* [Task instructions]
Locate the line that contains "From the image, which" in the entries below. Retype it and all following lines through the final one, character for character.

-------- Records for the exercise --------

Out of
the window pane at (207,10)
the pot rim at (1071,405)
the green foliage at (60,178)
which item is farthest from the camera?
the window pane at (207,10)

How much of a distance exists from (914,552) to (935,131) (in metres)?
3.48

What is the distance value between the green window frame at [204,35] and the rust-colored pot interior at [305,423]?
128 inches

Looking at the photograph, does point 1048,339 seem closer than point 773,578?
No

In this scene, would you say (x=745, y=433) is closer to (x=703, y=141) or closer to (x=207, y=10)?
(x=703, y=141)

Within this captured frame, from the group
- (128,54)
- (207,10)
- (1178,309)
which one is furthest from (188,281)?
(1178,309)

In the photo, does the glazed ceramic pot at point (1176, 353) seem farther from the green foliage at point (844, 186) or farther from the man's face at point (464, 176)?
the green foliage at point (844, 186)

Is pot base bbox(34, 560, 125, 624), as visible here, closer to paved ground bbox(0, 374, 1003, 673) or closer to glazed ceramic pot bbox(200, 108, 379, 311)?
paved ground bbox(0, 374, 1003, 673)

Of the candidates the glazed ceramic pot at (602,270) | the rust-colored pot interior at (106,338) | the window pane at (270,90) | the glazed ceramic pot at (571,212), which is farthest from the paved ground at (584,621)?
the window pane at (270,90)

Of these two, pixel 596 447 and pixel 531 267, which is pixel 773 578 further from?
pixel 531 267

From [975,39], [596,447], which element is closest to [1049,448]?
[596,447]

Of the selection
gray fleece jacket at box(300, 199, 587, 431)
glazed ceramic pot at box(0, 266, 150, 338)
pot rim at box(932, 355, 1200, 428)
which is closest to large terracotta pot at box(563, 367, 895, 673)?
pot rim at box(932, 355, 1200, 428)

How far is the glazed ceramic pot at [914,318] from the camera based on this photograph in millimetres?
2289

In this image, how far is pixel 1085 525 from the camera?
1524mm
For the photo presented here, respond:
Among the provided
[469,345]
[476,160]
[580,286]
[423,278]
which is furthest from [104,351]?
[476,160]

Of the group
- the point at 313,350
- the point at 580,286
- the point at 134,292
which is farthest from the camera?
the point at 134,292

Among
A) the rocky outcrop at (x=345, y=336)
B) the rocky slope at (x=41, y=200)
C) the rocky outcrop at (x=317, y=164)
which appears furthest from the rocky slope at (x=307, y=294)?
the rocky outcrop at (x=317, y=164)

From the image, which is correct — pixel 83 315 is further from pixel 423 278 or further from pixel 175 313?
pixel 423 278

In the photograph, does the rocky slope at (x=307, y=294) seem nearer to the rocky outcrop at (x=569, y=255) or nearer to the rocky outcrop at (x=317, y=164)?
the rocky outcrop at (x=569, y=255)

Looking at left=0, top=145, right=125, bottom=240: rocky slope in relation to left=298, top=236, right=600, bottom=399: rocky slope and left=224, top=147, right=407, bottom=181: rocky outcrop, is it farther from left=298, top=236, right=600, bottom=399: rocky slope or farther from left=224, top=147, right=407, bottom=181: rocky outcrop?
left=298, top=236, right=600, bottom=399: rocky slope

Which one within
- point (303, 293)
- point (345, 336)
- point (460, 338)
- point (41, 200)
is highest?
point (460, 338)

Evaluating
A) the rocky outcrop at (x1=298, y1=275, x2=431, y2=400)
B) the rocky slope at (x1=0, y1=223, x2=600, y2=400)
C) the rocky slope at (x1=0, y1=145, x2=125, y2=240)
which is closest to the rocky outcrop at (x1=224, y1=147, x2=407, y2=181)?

--------

* [Solution for this exercise]
From the image, which is correct — pixel 83 315 is further from pixel 423 278 or further from pixel 175 313?
pixel 423 278

In the photograph, does the rocky slope at (x=307, y=294) seem nearer to the rocky outcrop at (x=569, y=255) or nearer to the rocky outcrop at (x=317, y=164)?
the rocky outcrop at (x=569, y=255)

Looking at left=0, top=145, right=125, bottom=240: rocky slope in relation to left=298, top=236, right=600, bottom=399: rocky slope and left=224, top=147, right=407, bottom=181: rocky outcrop, is it farther from left=298, top=236, right=600, bottom=399: rocky slope or farther from left=224, top=147, right=407, bottom=181: rocky outcrop?
left=298, top=236, right=600, bottom=399: rocky slope

Which one within
- point (303, 293)
- point (345, 336)
- point (460, 338)
- point (41, 200)
is highest?
point (460, 338)

Evaluating
A) the rocky outcrop at (x1=298, y1=275, x2=431, y2=400)
B) the rocky slope at (x1=0, y1=223, x2=600, y2=400)
C) the rocky slope at (x1=0, y1=145, x2=125, y2=240)
which is closest to the rocky outcrop at (x1=224, y1=147, x2=407, y2=181)?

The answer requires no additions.